Methylation of PRKCB has been investigated in few types of malignancies, where a positive correlation was identified between methylation of two CpGs and gene expression by analyzing the TCGA dataset of lung adenocarcinoma [24]. In our analysis, PRKCB methylation status was strongly associated with decreased gene expression in Lithuanian and TCGA PCa cohorts. Supporting this idea, treatment with demethylating agents has been previously reported to restore PRKCB expression [25]. However, this is contradictory data to other studies, reporting up-regulation of PRKCB in PCa [26] and its oncogenic role through activated angiogenesis and increased cell proliferation [27]. Furthermore, Metzger et al. have demonstrated that PRKCB controls androgen receptor (AR)-dependent gene expression during PCa progression through interaction with KDM1A and AR [26]. In our study, promoter methylation of PRKCB was predictive of BCR-free survival as an independent factor and in combinations with clinico-pathological characteristics. Because PRKCB encodes several distinct isoforms, the role of promoter methylation of PRKCB in PCa requires further investigations.

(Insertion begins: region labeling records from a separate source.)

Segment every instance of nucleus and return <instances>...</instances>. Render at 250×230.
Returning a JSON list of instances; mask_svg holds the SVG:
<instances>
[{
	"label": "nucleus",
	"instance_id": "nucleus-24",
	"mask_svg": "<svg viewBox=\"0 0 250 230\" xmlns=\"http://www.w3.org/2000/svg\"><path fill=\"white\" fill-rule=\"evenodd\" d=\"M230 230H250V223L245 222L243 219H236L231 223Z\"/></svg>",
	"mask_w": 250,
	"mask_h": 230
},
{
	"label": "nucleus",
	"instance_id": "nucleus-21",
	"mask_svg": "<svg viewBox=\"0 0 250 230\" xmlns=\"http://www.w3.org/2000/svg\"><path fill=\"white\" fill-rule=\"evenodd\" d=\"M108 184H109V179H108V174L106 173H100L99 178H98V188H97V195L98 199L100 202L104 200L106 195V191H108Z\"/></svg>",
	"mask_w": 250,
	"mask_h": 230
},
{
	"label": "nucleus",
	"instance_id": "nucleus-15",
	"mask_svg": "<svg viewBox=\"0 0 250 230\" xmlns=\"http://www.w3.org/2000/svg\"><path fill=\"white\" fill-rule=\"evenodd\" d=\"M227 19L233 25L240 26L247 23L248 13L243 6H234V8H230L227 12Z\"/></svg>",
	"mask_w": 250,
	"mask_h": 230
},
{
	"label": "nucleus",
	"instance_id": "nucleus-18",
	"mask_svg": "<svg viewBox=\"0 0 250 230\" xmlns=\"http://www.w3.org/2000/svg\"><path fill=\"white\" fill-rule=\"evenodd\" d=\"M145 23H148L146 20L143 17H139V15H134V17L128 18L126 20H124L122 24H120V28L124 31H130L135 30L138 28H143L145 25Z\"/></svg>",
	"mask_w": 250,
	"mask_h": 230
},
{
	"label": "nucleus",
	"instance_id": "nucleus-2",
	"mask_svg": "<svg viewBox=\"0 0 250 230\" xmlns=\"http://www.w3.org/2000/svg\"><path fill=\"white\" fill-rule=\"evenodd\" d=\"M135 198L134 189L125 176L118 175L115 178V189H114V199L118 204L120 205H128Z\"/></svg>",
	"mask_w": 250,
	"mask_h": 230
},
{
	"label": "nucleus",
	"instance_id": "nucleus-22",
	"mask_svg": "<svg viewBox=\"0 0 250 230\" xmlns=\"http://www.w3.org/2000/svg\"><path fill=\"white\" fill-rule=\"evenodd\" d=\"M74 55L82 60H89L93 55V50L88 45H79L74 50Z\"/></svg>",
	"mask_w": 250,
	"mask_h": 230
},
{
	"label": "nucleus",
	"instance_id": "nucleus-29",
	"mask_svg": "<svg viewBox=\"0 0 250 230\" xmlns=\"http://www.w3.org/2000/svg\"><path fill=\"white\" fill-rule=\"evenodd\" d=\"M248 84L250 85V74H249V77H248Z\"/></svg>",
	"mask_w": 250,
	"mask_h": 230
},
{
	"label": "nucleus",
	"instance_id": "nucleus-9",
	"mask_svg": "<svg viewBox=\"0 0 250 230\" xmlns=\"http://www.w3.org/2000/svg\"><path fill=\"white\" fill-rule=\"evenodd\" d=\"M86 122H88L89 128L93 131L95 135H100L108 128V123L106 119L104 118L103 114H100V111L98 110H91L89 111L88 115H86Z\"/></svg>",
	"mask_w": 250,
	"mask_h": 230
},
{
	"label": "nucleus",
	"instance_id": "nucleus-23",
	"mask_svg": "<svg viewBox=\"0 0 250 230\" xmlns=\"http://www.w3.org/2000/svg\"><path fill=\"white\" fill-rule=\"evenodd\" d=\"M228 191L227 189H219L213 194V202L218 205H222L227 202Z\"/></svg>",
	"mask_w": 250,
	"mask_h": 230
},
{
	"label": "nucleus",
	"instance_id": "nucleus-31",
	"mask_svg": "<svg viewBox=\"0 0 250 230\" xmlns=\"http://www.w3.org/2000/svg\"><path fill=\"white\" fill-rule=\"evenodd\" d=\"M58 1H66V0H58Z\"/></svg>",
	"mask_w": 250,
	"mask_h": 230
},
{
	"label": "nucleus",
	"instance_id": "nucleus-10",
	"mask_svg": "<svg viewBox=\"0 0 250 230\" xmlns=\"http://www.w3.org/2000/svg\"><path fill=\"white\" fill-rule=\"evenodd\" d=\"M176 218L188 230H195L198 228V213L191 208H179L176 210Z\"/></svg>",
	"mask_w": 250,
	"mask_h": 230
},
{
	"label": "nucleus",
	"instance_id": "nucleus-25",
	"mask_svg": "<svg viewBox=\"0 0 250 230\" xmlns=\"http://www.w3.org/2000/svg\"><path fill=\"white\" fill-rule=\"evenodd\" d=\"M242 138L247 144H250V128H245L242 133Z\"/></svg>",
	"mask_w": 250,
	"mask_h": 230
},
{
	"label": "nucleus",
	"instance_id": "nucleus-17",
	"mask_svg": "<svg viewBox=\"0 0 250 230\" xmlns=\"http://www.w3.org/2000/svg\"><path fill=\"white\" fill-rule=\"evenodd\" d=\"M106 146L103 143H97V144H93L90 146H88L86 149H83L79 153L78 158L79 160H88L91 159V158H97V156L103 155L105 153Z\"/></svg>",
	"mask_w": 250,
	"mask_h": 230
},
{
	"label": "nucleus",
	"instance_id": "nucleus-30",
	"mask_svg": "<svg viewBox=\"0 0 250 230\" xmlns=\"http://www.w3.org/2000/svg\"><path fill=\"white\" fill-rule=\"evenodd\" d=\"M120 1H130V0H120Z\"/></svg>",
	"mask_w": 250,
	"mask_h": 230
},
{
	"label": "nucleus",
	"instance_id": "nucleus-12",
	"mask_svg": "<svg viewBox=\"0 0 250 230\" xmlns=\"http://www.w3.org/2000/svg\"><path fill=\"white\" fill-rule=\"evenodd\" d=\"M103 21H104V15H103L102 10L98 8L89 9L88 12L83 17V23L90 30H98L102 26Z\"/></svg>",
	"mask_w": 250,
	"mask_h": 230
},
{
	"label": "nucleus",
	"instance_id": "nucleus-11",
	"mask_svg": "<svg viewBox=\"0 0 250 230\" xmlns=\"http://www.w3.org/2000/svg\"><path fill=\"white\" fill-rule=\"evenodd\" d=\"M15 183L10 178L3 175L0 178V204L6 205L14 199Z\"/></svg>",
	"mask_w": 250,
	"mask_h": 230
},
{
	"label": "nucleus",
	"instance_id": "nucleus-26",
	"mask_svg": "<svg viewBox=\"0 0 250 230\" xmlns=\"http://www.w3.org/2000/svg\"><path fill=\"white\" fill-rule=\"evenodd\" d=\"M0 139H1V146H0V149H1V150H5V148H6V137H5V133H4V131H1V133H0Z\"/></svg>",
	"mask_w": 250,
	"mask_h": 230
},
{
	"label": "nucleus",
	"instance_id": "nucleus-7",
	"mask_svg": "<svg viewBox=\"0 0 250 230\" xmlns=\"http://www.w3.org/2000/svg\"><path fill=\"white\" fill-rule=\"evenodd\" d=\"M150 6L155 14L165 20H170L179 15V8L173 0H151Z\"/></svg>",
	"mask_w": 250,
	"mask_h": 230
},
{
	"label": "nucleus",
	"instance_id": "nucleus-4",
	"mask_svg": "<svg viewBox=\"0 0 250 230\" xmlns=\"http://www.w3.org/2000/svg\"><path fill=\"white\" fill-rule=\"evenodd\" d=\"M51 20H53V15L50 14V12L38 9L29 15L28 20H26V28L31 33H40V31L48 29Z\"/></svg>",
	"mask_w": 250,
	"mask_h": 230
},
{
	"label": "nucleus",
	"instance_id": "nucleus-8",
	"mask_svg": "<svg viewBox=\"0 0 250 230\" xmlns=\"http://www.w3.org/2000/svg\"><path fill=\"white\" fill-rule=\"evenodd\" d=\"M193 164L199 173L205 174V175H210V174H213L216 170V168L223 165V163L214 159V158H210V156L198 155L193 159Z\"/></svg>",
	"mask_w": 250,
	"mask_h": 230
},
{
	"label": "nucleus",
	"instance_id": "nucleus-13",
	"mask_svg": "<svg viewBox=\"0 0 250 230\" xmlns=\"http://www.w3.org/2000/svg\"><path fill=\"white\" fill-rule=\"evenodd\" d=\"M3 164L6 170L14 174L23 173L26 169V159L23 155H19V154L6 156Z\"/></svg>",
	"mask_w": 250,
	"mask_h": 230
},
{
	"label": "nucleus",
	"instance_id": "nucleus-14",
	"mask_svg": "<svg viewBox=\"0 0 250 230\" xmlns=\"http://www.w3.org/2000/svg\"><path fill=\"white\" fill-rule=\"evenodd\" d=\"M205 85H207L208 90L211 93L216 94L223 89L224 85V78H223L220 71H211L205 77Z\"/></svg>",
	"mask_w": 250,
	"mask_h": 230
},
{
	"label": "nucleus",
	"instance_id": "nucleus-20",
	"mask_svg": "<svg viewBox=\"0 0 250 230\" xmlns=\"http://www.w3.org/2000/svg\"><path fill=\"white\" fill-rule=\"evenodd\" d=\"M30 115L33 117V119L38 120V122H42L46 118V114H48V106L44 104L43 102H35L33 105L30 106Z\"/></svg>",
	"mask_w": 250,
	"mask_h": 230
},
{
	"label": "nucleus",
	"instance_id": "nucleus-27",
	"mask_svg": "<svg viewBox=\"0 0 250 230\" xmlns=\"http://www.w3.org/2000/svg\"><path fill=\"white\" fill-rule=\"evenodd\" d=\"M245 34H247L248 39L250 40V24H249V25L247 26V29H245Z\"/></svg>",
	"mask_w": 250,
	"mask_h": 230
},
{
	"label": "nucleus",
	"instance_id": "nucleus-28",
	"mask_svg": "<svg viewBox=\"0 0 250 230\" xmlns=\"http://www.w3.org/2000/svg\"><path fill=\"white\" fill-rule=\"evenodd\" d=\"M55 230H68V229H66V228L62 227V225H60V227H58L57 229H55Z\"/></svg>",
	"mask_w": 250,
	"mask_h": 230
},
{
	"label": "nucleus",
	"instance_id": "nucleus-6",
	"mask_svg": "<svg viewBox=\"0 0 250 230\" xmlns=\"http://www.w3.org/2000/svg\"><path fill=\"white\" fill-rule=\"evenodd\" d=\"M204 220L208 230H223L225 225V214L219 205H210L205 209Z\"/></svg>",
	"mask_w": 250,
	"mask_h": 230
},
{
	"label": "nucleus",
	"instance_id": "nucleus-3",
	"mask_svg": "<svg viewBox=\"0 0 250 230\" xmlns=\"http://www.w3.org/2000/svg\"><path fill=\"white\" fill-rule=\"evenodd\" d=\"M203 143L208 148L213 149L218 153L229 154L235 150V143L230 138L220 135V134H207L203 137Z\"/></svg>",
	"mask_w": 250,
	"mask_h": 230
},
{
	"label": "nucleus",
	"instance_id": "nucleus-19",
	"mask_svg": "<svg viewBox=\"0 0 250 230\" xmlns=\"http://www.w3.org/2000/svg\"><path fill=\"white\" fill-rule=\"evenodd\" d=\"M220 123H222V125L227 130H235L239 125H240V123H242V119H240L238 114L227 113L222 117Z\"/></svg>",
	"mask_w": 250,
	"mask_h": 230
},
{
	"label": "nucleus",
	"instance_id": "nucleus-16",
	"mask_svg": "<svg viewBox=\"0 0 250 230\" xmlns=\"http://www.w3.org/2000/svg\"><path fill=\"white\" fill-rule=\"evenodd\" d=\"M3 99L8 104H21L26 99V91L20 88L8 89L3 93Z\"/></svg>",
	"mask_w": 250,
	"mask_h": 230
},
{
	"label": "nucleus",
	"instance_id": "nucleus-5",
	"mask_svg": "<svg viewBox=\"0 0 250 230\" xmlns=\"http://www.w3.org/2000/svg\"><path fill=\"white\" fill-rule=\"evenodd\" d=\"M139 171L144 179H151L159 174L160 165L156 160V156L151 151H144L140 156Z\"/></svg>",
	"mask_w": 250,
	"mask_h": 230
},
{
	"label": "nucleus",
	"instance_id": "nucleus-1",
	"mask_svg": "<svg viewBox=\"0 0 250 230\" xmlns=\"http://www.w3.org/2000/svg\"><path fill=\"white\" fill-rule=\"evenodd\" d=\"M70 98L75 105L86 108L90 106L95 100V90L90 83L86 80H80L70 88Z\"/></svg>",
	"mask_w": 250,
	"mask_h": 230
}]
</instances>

Despite belonging to the same NAALADase gene family as the prostate-specific membrane antigen gene (PSMA), little is known about NAALAD2. There is a lack of data regarding promoter methylation of the gene. The aberrant methylation of ADAMTS12, as a novel tumor suppressor gene, has been previously investigated only in colon cancer, which was associated with disease progression [28]. In our study, promoter methylation of ADAMTS12 and NAALAD2 was predictive of BCR-free survival independently or in combination with clinico-pathological characteristics. Besides, together with PRKCB, these potential epigenetic biomarkers composed a multivariate model of molecular-only covariates for the prognosis of BCR-free survival. Therefore, the 3-gene methylation assay could provide valuable diagnostic information about the aggressive form of the disease and guide to radical treatment options to obtain the best possible oncological outcomes and assist in BCR prognosis making that could lead to early adjuvant or salvage treatment options. However, further investigations in independent cohorts are needed to confirm our findings before implementing these specific biomolecular markers into clinics.

5. Conclusions

Three novel PCa-specific biomarkers were identified through genome-wide screening of DNA methylation changes in PCa. Promoter methylation of ADAMTS12, NAALAD2, and PRKCB showed high sensitivity and specificity for PCa. The methylation status of investigated genes was also independently predictive for poor BCR-free survival and had even higher prognostic power in models with the established clinico-pathological characteristics. Future studies in larger cohorts are needed to further assess the proposed biomarker assay’s clinical value and evaluate its potential for noninvasive testing in body fluids, like urine or blood.

6. Patents

Resulting to this work, a patent application “Characterization of Prostate Cancer Using DNA Methylation Assay System” No. PCT/IB2019/056204 was submitted on 18 September 2019, which latter was licensed to “ThermoPharma Baltic”.